PROBLEM DESCRIPTION = Give back the records below exactly, every one, with no pictures.

MATERIAL FOR THIS TASK =
>>
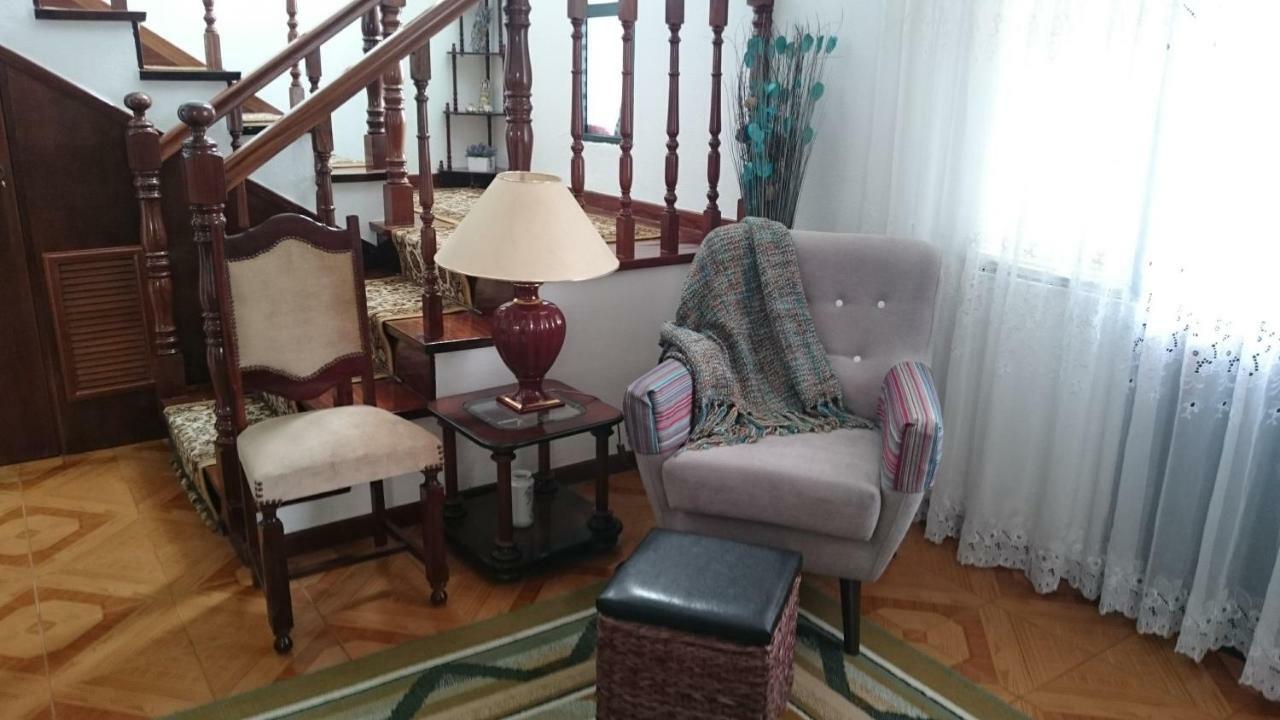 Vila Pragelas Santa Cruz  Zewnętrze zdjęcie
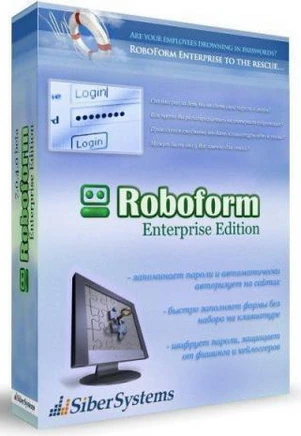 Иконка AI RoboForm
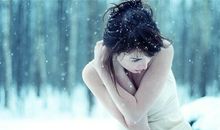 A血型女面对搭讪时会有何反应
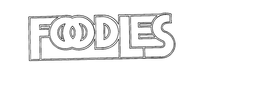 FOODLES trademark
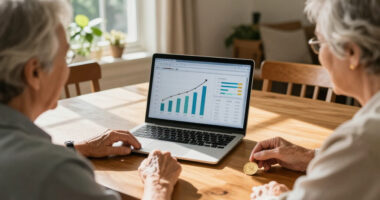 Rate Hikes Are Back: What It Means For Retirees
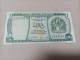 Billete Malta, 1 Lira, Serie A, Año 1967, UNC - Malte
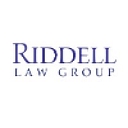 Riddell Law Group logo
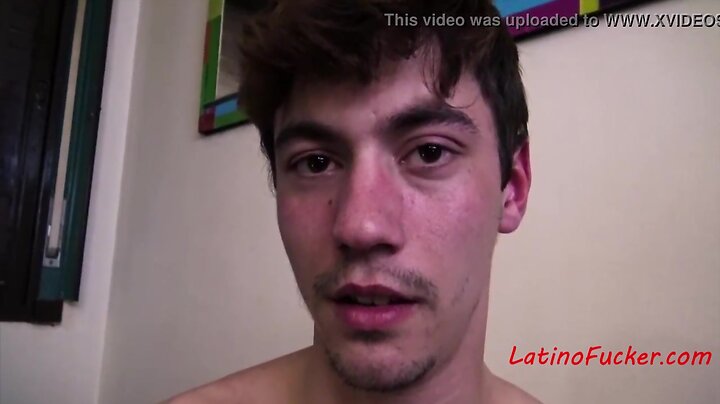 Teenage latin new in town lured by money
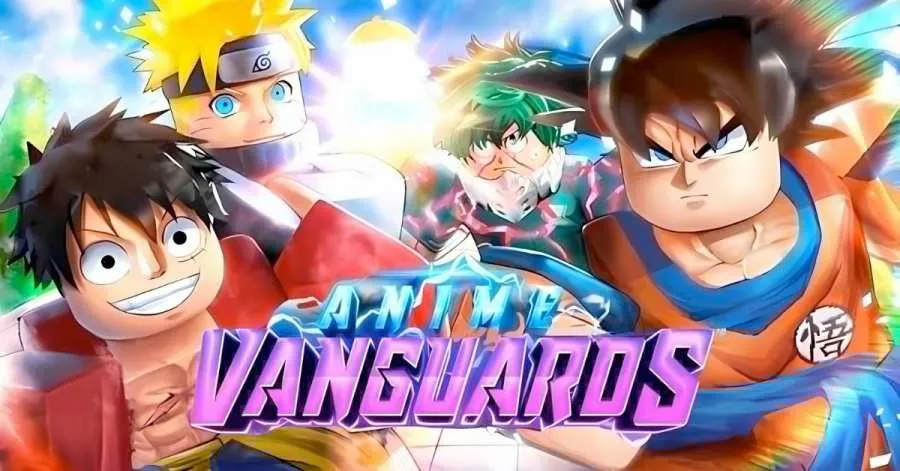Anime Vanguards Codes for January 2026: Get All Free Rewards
<<
RESPONSE BOX =
 Vila Pragelas Santa Cruz  Zewnętrze zdjęcie
 Иконка AI RoboForm
 A血型女面对搭讪时会有何反应
 FOODLES trademark
 Rate Hikes Are Back: What It Means For Retirees
 Billete Malta, 1 Lira, Serie A, Año 1967, UNC - Malte
 Riddell Law Group logo
 Teenage latin new in town lured by money
Anime Vanguards Codes for January 2026: Get All Free Rewards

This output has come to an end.